A study team has created an optical computing system for AI and machine learning that not only mitigates the noise inherent in optical computing but also uses part of it as input to assist increase the creative output of the system’s artificial neural network.
Artificial intelligence and machine learning are currently influencing our lives in a variety of tiny but significant ways. AI and machine learning systems, for example, recommend content that we might enjoy through streaming services such as Netflix and Spotify.
These technologies are expected to have an even greater impact on society in the near future through activities such as driving fully driverless vehicles, enabling sophisticated scientific research, and facilitating medical discoveries.
However, the computers needed for AI and machine learning consume a significant amount of energy. The need for computer power connected to these technologies is currently increasing every three to four months. And cloud computing data centers, which are used by AI and machine learning applications all around the world, are already consuming more electricity per year than certain small countries. This amount of energy demand is clearly unsustainable.

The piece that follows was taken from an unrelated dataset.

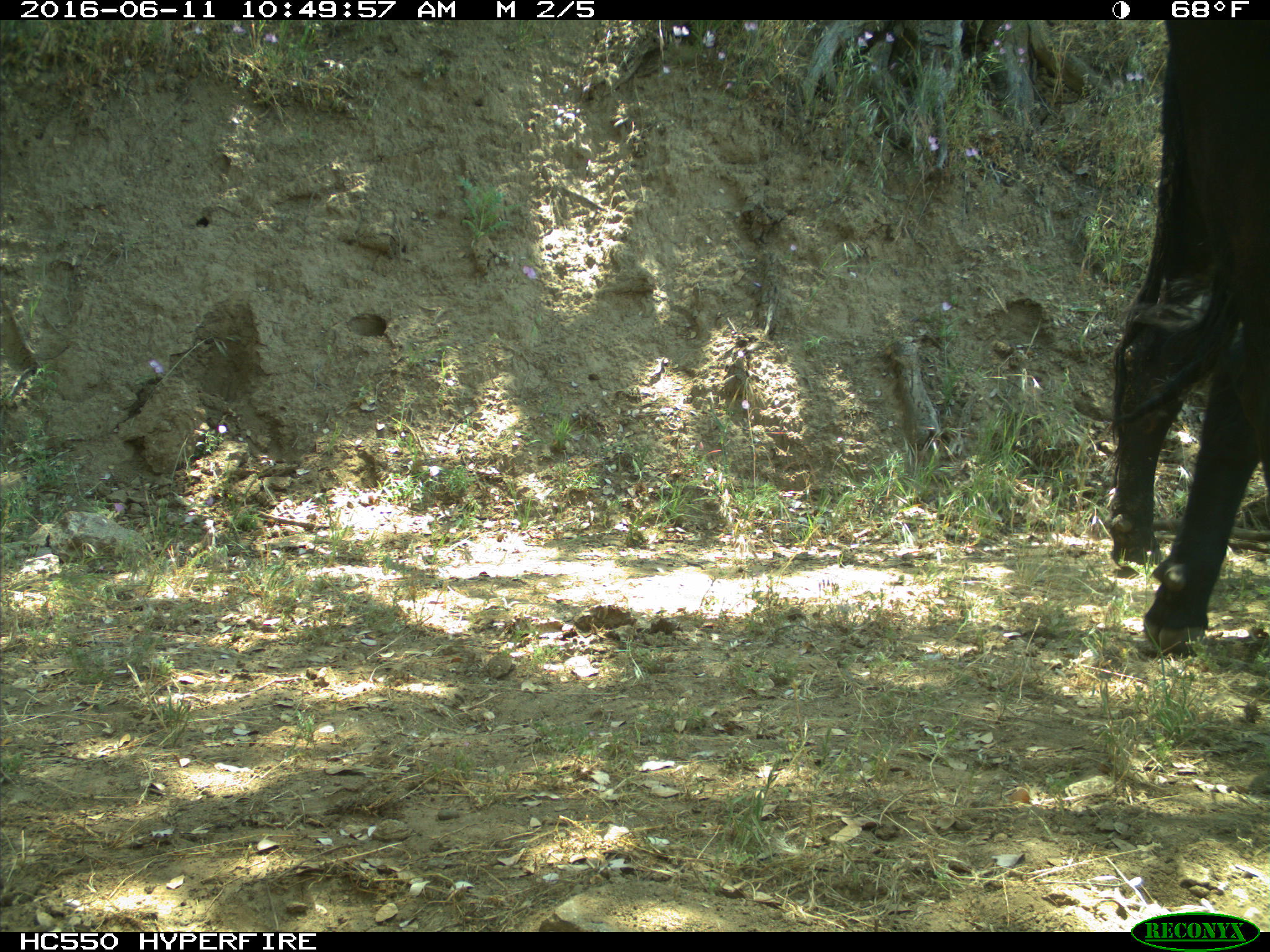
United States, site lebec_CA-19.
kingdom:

We constructed an optical computer that is quicker than a typical digital computer. In addition, this optical computer can develop new things based on random inputs provided by the optical noise that most researchers attempted to avoid.
Lead Author Changming Wu
A team of researchers led by the University of Washington has created new optical computing hardware for AI and machine learning that is far faster and uses far less energy than conventional electronics. Another issue addressed in the study is the ‘noise’ inherent in optical computing, which can interfere with computation precision.
The team showcases an optical computing system for AI and machine learning in new research published in Science Advances that not only mitigates noise but also uses some of it as input to assist increase the creative output of the system’s artificial neural network.
“We constructed an optical computer that is quicker than a typical digital computer,” said lead author Changming Wu, a doctorate student in electrical and computer engineering at the University of Washington. “In addition, this optical computer can develop new things based on random inputs provided by the optical noise that most researchers attempted to avoid.”
Optical computing noise is primarily caused by stray light particles, or photons, generated by the functioning of lasers within the device as well as background thermal radiation. To target noise, the researchers linked their optical computing core to a Generative Adversarial Network, a form of machine learning network.
The team experimented with several noise reduction approaches, including using some of the noise generated by the optical computer core as random inputs for the GAN. The team, for example, handed the GAN the job of learning how to handwrite the number “7” in the manner of a human. The optical computer could not simply print the number in a predetermined font. It had to learn the task in the same way that a child would, by looking at visual samples of handwriting and practicing until it could accurately write the number. Of course the optical computer didn’t have a human hand for writing, so its form of “handwriting” was to generate digital images that had a style similar to the samples it had studied, but were not identical to them.
“Instead of teaching the network to read handwritten numbers, we trained it to learn to write numbers, emulating visual samples of handwriting that it was trained on,” said senior author Mo Li, an electrical and computer engineering professor at the University of Washington. “We also demonstrated, with the assistance of our computer science researchers at Duke University, that the GAN can offset the harmful impact of optical computing hardware sounds by employing a training technique that is resistant to mistakes and noises. Furthermore, the network uses the noises as the random input required to generate output instances.”
The GAN practiced writing “7” until it could do it successfully after learning from handwritten samples of the number seven from a normal AI-training picture collection. It developed its own particular writing style along the way and could write numbers from one to ten in computer simulations.
The device will next be built on a larger scale utilizing current semiconductor manufacturing methods. To attain wafer-scale technology, the team intends to use an industrial semiconductor foundry rather than build the next generation of the device in a lab. A larger-scale gadget will boost performance even more and enable the study team to undertake more complex activities beyond handwriting generation, such as making artwork and even videos.
“This optical system represents a computer hardware architecture that can enhance the creativity of artificial neural networks used in AI and machine learning,” Li explained. “More importantly, it demonstrates the viability of this system at a large scale where noise and errors can be mitigated and even harnessed. AI applications are expanding at such a rapid pace that their energy consumption will become unsustainable in the future. This technology has the potential to assist cut energy usage, making AI and machine learning more environmentally friendly – as well as very fast, reaching higher overall performance.”